* TEXT EXTRACT *
Microwave ovens were invented by physicist Percy Le Baron Spencer in 1946. He discovered that microwaves could be used to cook food after high frequency radio waves melted a bar of chocolate in his pocket (From Machines: Science Q&A.)

The wind blows for the same reason that hot-air balloons rise. Air moves, and heat goes up (From Weather: Science Q&A.)

The "Science Q&A" series reminds me of my elementary school library and the books in the traveling library known as the "Bookmobile" that stopped in the small community in which I lived as an early adolescent and teenager. Although the books in this series are filled with scientific information and colourful imagery of relatively recent technological innovations, the authors' style of writing, particularly the focus on factual information, does not convey the progress that's been made in developing the curiosity, investigative skills, and scientific knowledge of today's young learners. Forty years ago, Nobel Laureate Richard Feynman remarked, "To learn a mystic formula for answering questions is very bad." His comment was made in response to textbook passages like ‘gravity makes it fall' and ‘the soles of shoes wear out because of friction.' For, as he went on to explain, "Shoe leather wears our because it rubs against the sidewalk and the little notches and bumps on the sidewalk grab pieces and pull them off. To simply say, it is because of friction, is sad, because it's not science." It's this type of response, however, that is often used to answer the 20 questions posed in each "Science Q&A" book.

* DATA SHOWN *
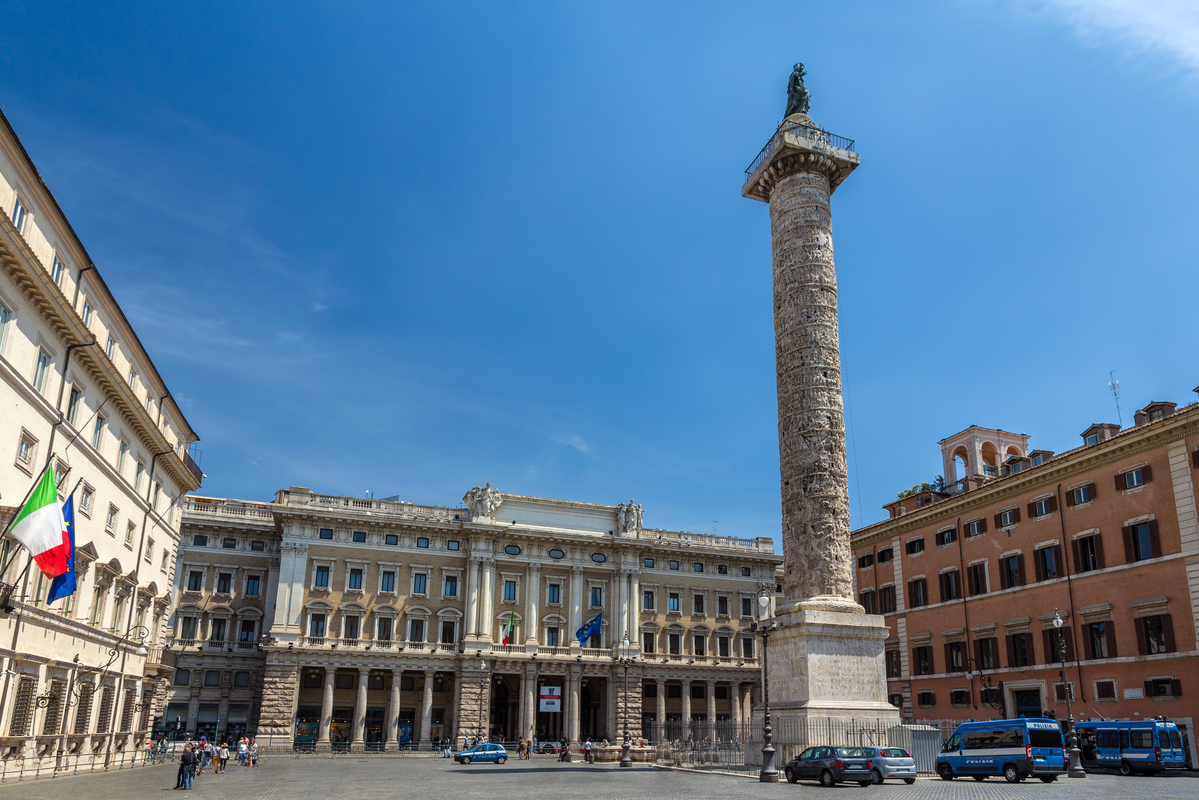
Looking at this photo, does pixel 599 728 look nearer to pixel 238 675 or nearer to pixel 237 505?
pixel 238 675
* * *
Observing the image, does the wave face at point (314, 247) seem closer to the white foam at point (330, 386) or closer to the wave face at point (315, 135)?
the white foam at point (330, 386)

* SET EXERCISE *
Extend the review of the "Science Q&A" books, picking up after its last sentence. The material after the text is not needed for this.

* OUTPUT OF THE EXERCISE *
     One example of this type of writing is the answer given for the question in Machines (pp. 32-33), "What is the difference between a gasoline engine and a diesel engine?" Many readers will have difficulty visualizing what is being described, and this difficulty is principally a consequence of the language used (e.g., engine, internal combustion engine, cylinders, carburetion system, carburetor, mixture, sucked, spark plugs, explosions, hot gases, force, piston, crankshaft…). A labeled diagram of both types of engines would benefit readers of all ages. Other examples of this type of writing are found in the first, fourth, and fifth excerpts quoted above.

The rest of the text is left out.